Medien : Wie geschmiert

ARD-Reportage über „Kreml, Knast und Korruption“

Thomas Gehringer

Sergej ist mit seinem Job offenbar nicht zufrieden. Wie viele seiner Kollegen wolle auch er bald aufhören, sagt er dem Reporter Udo Lielischkies. „Ich muss nur erst eine anständige Arbeit finden.“ Sergej ist ein Moskauer Milizionär, also ein Polizist. Ist das keine „anständige Arbeit“? Jedenfalls ist sie schlecht bezahlt, so schlecht, dass ein Gewerkschaftsführer findet, die Milizionäre seien geradezu gezwungen, Schmiergelder zu nehmen. Dabei war der Mann selbst ein Opfer der weit verbreiteten Korruption: Als er noch selbst bei der Miliz ermittelte, deckte er einen Skandal bei Fleischhändlern auf. Das kostete ihn seinen Job. „Der Fisch stinkt vom Kopfe her“, sagt ein Justizkritiker in der ARD-Reportage „Kreml, Knast und Korruption".

Moskau-Korrespondent Udo Lielischkies legt einen ernüchternden Bericht über „Russlands gelenkte Justiz“ vor, so der Untertitel. Vordergründig verzeichnet Moskau Erfolge auf dem Weg zu einem Rechtsstaat: Unter Folter erpresste Geständnisse können nach einer Gesetzesreform vor Gericht widerrufen werden. Und eine Sondereinheit des Innenministeriums ließ kürzlich eine korrupte Bande von Milizionären auffliegen, die – nur, um die Erfolgsquote zu heben – Moskauer Obdachlose als vermeintliche Waffenhändler verhaftet hatte. Oder die Geschäftsleute auf Bestellung festnahm, ebenfalls mit Hilfe untergeschobener Waffen. Doch verurteilt wurde von den „Werwölfen“, so der Name der Bande, bisher niemand. „Die Gerichte wollen ihre Fehler einfach nicht zugeben“, sagt ein Ermittler. Oder sie dürfen es nicht.

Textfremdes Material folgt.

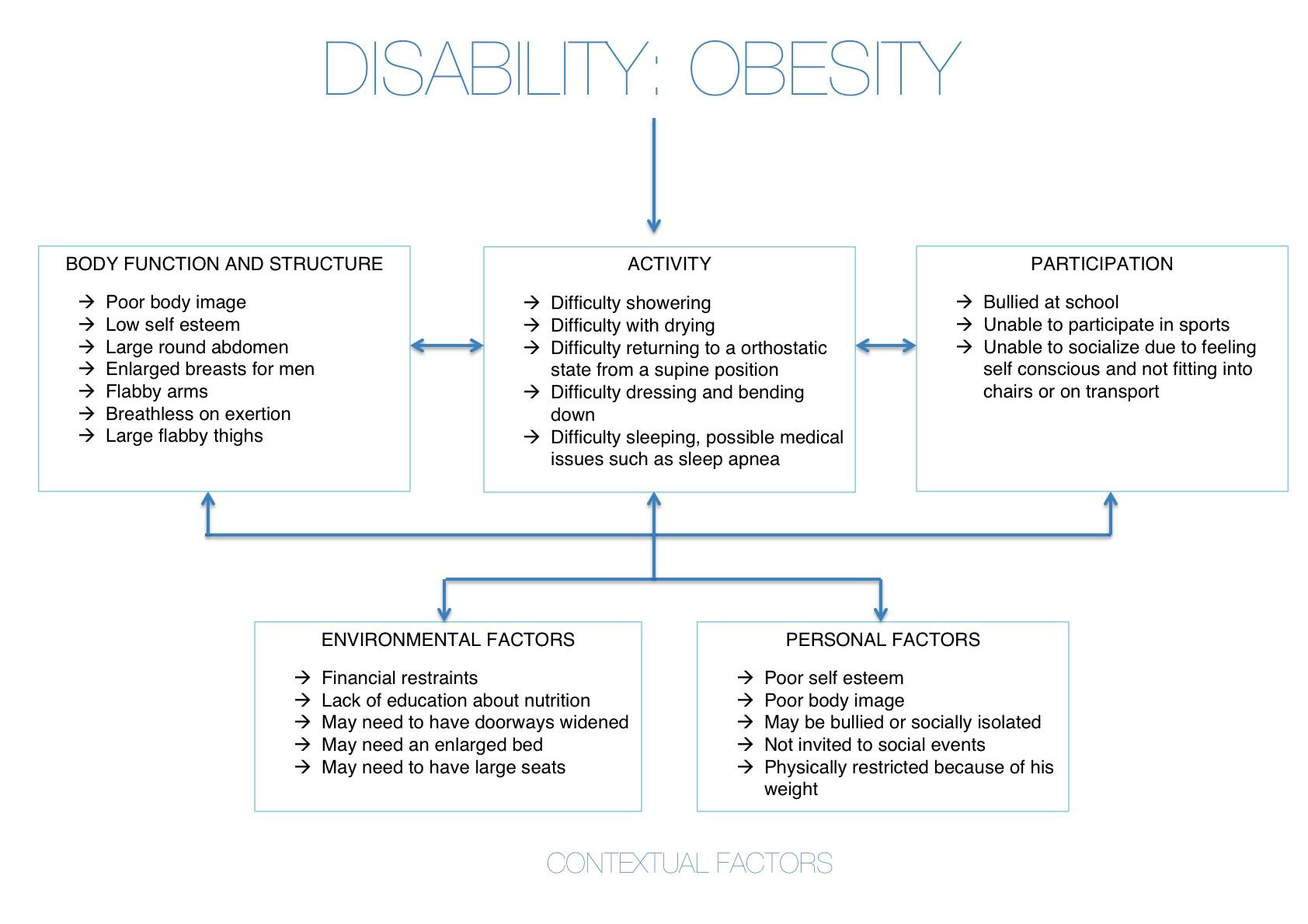 obesity definition pdf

Lielischkies traf einige Richter, die suspendiert wurden, weil sie sich dem Druck von oben nicht beugen wollten. Sie weigerten sich, vorgegebene Urteile durchzusetzen. Als „oben“ bezeichnen sie namentlich die neue Moskauer Gerichtsvorsitzende Jegorowa, die Ehefrau eines Geheimdienst-Generals, wie Lielischkies vielsagend ergänzt. Seitdem Putin an der Macht sei, würden Vertreter aus Armee und Geheimdiensten überall im Land Blitzkarrieren machen, auch in der Justiz.

Lielischkies’ Verdienst ist es, die Auswirkungen der Korruption bis auf die unterste Ebene zu verfolgen. Er beobachtete die Arbeit der Miliz, sprach mit Bürgerrechtlern und begleitete eine Frau, Valentina, nach ihrer Haftentlassung. Valentina waren über fünf Jahre aufgebrummt worden, weil sie fünf Gläser Eingemachtes gestohlen hatte.

In Russland sind die Haftanstalten überfüllt, es gibt nur in 0,8 Prozent aller Prozesse Freisprüche. International üblich seien zwanzig Prozent, sagt Lielischkies. Allerdings gibt es auch aus keinem anderen Land so viele Beschwerden beim Europäischen Gerichtshof für Menschenrechte wie aus Putins Reich.